When New Labour won, I was ecstatic. Change was coming! Puppies and rainbows for everyone! To an extent, the country was a bit more hopeful for a while. Everything was going to be better. Decades of Tory rule were going to be overturned and, finally, we would have our day.

However, I started to get a little suspicious. I had studied the Russian Revolution which had led to Lenin and Stalin's rule. I was a little familiar with their methods of government and, when similar centralisation and control by spin doctors became more and more prevalent in the late 90s, I began to question my father about this. This did not seem like the Labour Party I had grown up with.

"The ends justify the means," he said. I hope this was his attempt to delay disappointment.

That was inevitable, though. How could it be any other way? Labour was meant to be the New Hope and that's a lot to live up to (see: criticisms of Obama's first 100 days). However, it was the Iraq War which broke the camel's back. 9/11 was an apocalyptic event for the world, not just in its immediacy but also in its horrific aftermath. This carte blanche for the USA to defend itself however it saw fit led to Guantanamo and a hundred other human rights abuses. We're only just recovering from footage of American soldiers almost gleefully shooting Iraqi citizens dead.

I argued a lot with my father about the war on terror. I was of the opinion Blair was Bush's poodle, on the verge of committing horrendous acts we could not justify. Dad clung on to his belief that Blair would not go as far as invading Iraq, that the Labour Party was a party of social responsibility. The invasion of Iraq saw my father, a member for decades, resign from the party. Bear in mind, this was an organisation which had promised him a better, fairer Britain, a vision he had believed in and helped to elect. Imagine how he must have felt to have had this betrayed by a man with a manic grin and a Jesus-complex.

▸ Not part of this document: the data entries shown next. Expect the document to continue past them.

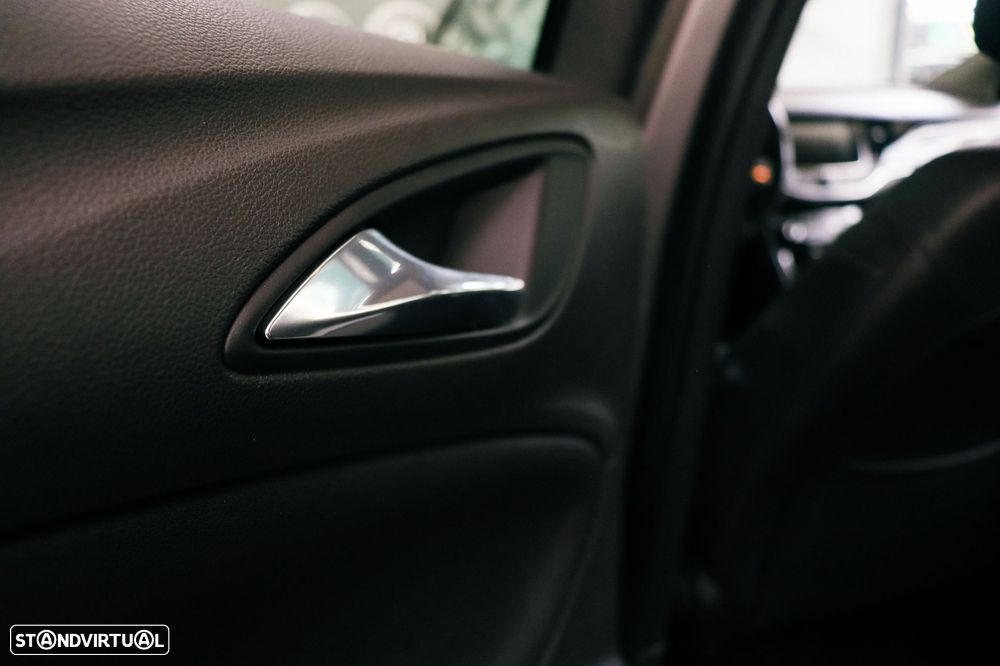 Opel Astra 1.6 CDTI Innovation S/S - 24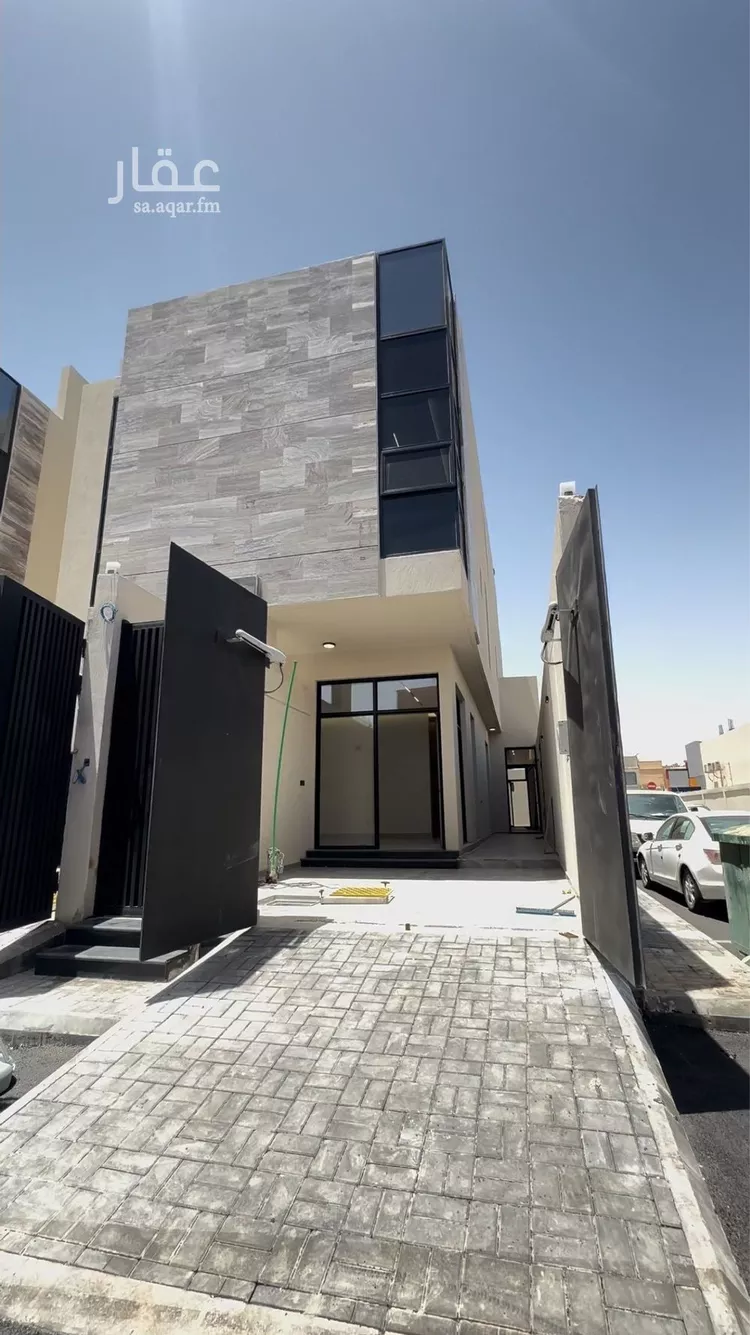فيلا للبيع في شارع عبدالسلام اللخمي, حي الأندلس, مدينة الرياض, منطقة الرياض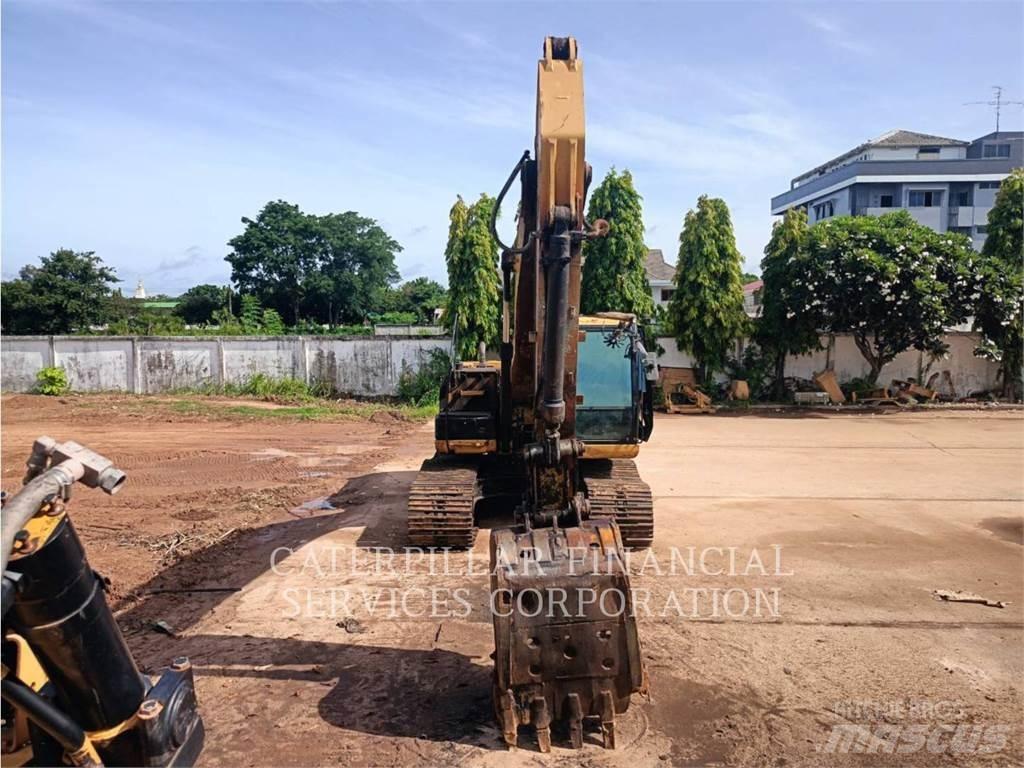 CAT 320D2 Telakaivukoneet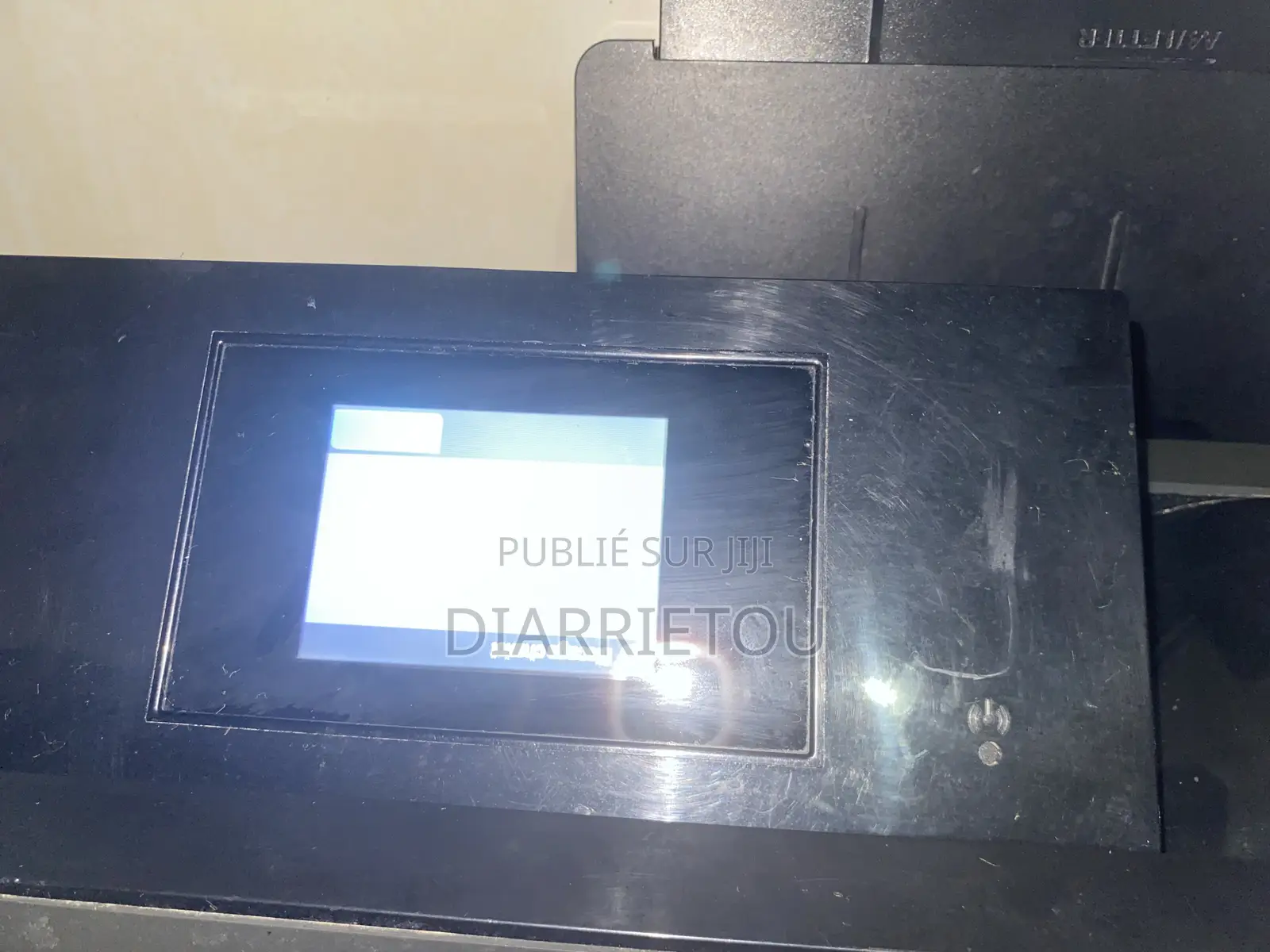 HP OfficeJet Pro 8610 – À Vendre en L’état / Pour Réparation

Blair isn't the only one to blame: he didn't act alone and the whole party is tainted because of it (Brown included). So, why is my revulsion reserved only for the Conservatives? Why is my knee-jerk reaction to Cameron's voice to shout, "Oh shut up, you auton!", yet my attitude to Brown is somewhat more benevolent?

I suppose it's because the hatred was burned in too long ago to ever be effectively removed. The Tories will always be The Bad Guys.

Yet, Labour are no longer The Good Guys, either. They were supposed to change everything and perhaps we expected more than they could deliver, but they have let us down, woefully. My mother's retort of "at least they're better than the Conservatives!" just doesn't ring true these days.

The simple truth is, I just cannot hate Labour: in the same way that my beliefs about the Conservatives were cemented years before, so were my feelings about the Labour Party. I cannot hate a party which originally stood for equality and a better world for all.

The Conservatives' poster slogan of "We can't go on like this" sounds like a sentence uttered at the end of a dying relationship. It's really very accurate, in a way. We've been in a relationship with Labour for the last 13 years and things have been going steadily downhill for some time. We've tried to plaster over the cracks, but it's not working anymore. Now we're at the end, left with a feeling that it's all over and that it could have been so much more, that they could have been the party which did so much more. Maybe we'll pick over exactly what went wrong and when, but, in the end, all that's left is not love or hate but a sense of profound sadness and overwhelming disappointment.